**WRITTEN REQUEST**: Could you reproduce the lines of the listing below word for word, from the line containing "How far from" through the end of the listing, leaving out the pictures?

Dataset listing
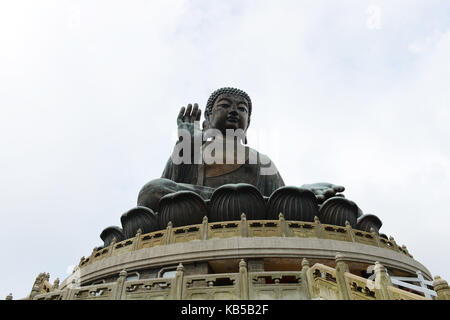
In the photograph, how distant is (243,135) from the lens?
14.4 meters

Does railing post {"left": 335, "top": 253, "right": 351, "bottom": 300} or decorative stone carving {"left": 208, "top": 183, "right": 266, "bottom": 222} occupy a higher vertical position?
decorative stone carving {"left": 208, "top": 183, "right": 266, "bottom": 222}

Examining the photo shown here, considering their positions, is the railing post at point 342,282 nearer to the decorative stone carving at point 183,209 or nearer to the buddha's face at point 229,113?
the decorative stone carving at point 183,209

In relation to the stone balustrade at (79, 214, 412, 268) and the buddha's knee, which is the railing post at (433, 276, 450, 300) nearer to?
the stone balustrade at (79, 214, 412, 268)

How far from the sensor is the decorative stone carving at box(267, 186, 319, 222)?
9.18 m

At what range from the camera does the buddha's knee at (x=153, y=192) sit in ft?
33.3

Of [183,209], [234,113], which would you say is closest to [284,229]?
[183,209]

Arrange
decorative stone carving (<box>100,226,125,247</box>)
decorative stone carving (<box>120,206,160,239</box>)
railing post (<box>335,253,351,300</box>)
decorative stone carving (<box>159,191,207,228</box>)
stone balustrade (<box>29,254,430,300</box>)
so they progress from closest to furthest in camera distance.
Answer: railing post (<box>335,253,351,300</box>) → stone balustrade (<box>29,254,430,300</box>) → decorative stone carving (<box>159,191,207,228</box>) → decorative stone carving (<box>120,206,160,239</box>) → decorative stone carving (<box>100,226,125,247</box>)

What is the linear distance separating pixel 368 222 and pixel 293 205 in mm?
2447

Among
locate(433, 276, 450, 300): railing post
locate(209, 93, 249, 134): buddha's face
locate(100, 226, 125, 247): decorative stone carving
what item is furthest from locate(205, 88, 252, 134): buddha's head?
locate(433, 276, 450, 300): railing post

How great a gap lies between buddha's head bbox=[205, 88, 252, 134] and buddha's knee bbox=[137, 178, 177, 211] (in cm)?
466
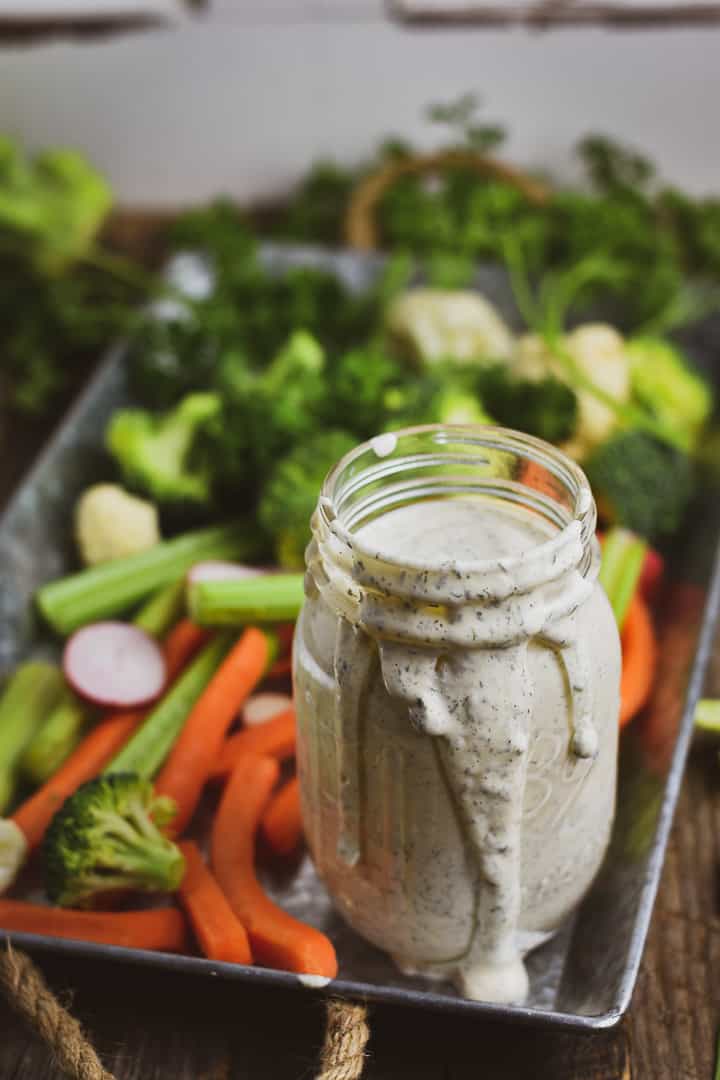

**RIGHT ANSWER**:
How far from the sensor is the decorative stone carving at box(267, 186, 319, 222)?
9.18 m

At what range from the camera does the buddha's knee at (x=153, y=192) sit in ft?
33.3

Of [183,209], [234,113], which would you say is closest to [284,229]?
[183,209]

Arrange
decorative stone carving (<box>100,226,125,247</box>)
decorative stone carving (<box>120,206,160,239</box>)
railing post (<box>335,253,351,300</box>)
decorative stone carving (<box>159,191,207,228</box>)
stone balustrade (<box>29,254,430,300</box>)
so they progress from closest to furthest in camera distance.
Answer: railing post (<box>335,253,351,300</box>) → stone balustrade (<box>29,254,430,300</box>) → decorative stone carving (<box>159,191,207,228</box>) → decorative stone carving (<box>120,206,160,239</box>) → decorative stone carving (<box>100,226,125,247</box>)

What is the linear distance separating pixel 368 222 and pixel 293 205 in mm?
2447

Among
locate(433, 276, 450, 300): railing post
locate(209, 93, 249, 134): buddha's face
locate(100, 226, 125, 247): decorative stone carving
what item is furthest from locate(205, 88, 252, 134): buddha's head?
locate(433, 276, 450, 300): railing post

How great a gap lies between buddha's head bbox=[205, 88, 252, 134] and buddha's knee bbox=[137, 178, 177, 211] (in cm)?
466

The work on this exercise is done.